Onun pembe saçları vardı, benim pembe hayallerim. İşte o kadar alakasızdık birbirimiz için.

Heyecanla ellerimi birbirine çırpıp güldüm. Ani haraketimin etkisiyle hızla bana bakmış, kaşlarını çatmıştı. Havada asılı kalan ellerimi yavaşça yanıma salırken, yüzümdeki gülümseme soldu. Sadece 32 saniye.

Acaba zihnin pembe hayallerle tıka basa dolduğu için mi saçların pembe?

Yoksa pembe sadece gerçek seni gizlemek için takılmış bir maske mi?

Bakışlarına dalmış gözlerimi esir alan masumluk, nefes almamı engelliyordu. Dolu göğüsümü parçalayarak sessizleşen kalbim, çığlıklarını atamamıştı.

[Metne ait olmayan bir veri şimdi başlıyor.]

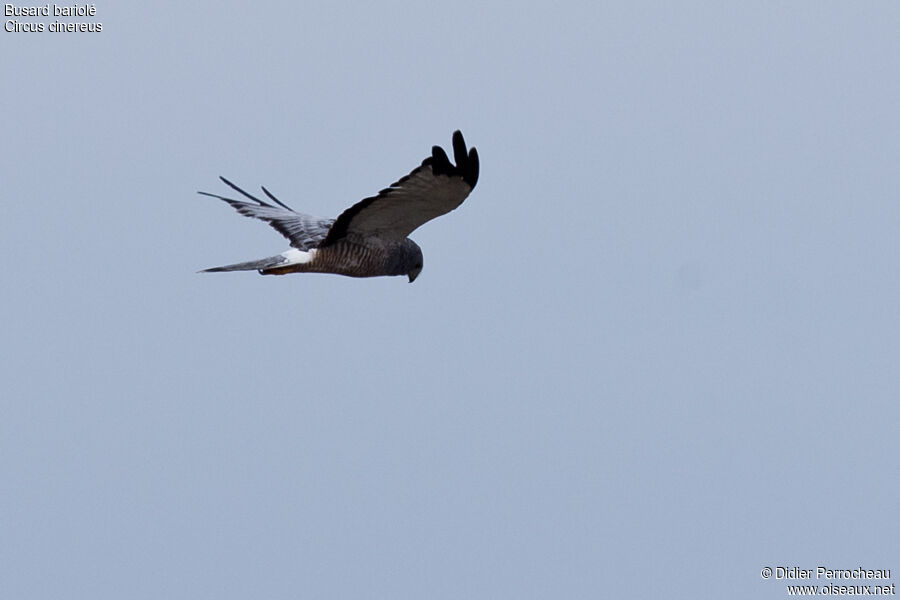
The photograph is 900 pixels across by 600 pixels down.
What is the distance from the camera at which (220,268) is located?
12672 millimetres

Bakışları, sadece güzeldi işte.

Zihnimin her köşesine saniyeler içinde kazınan yüz çizgileri içinde büyüttüğüm son kalan huzuru tetikliyordu. Gözlerim yavaşça küçük pürüzsüz burnuna kaydı. Gözlerimin önünden akan mutluluk gibi odak alanıma dolgun dudaklarını aldım. Her zerresiyle mükemmeldi.

Bana gülümsedi.

Sıcaktı gülümsemesi zira havalar soğuyordu üşümek istemiyordum ki. Bakışlarımı gözlerine kilitlemiştim. Gözleri gülümsüyordu sanki. Sol göğüsümde olduğu konumu parçalayan bir şey vardı sanki. Zorlaştırıyordu haraket etmemi. Bende öylece kalmağı seçtim.

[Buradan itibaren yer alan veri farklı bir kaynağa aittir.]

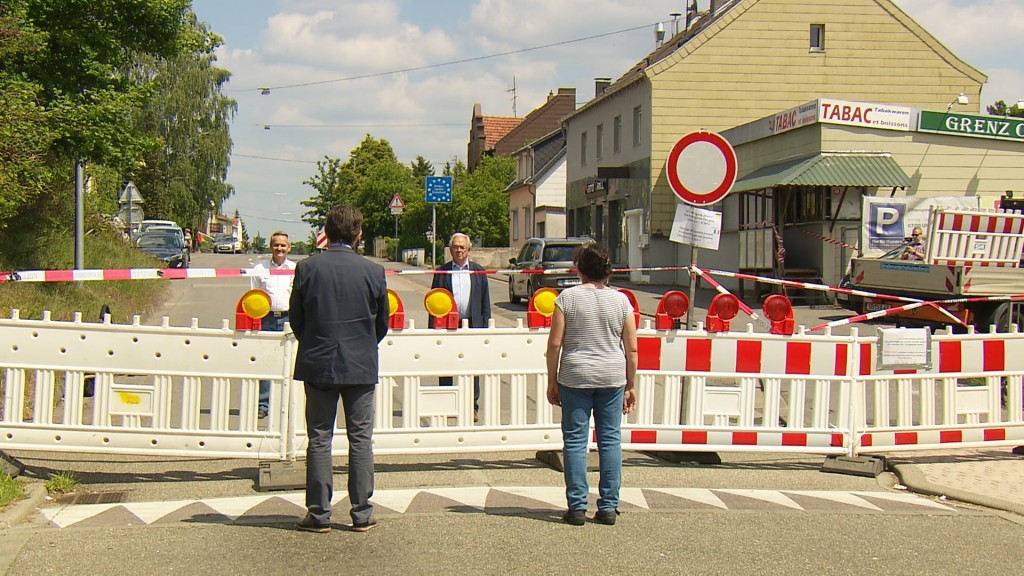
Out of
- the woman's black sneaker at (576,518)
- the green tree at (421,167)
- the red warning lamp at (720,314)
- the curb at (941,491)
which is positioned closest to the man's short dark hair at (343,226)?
the woman's black sneaker at (576,518)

Aslında bana benziyordu. Ama tek bir farkla onun kırıklıkları bulutların parçalanışı kadar saftı.

Başımla özür dileyerek hızla önüme döndüm. Neden nefes alamıyordum?

Kusursuzdu aynı bir melek gibi. Bir ihtimal, benim meleğim olur muydu? Kafamı iki yana hızla sallayarak yemeğimi ağzıma tıktım. Arsız bakışlarım benden bağımsız ona kayıyordu ve ben buna engel olamak istemiyordum. Saçları bile masumdu. Elinde tuttuğu kağıtta bir şeyler hesaplıyor ama yapamıyormuş gibi tekrar tekrar çizikler atıyordu.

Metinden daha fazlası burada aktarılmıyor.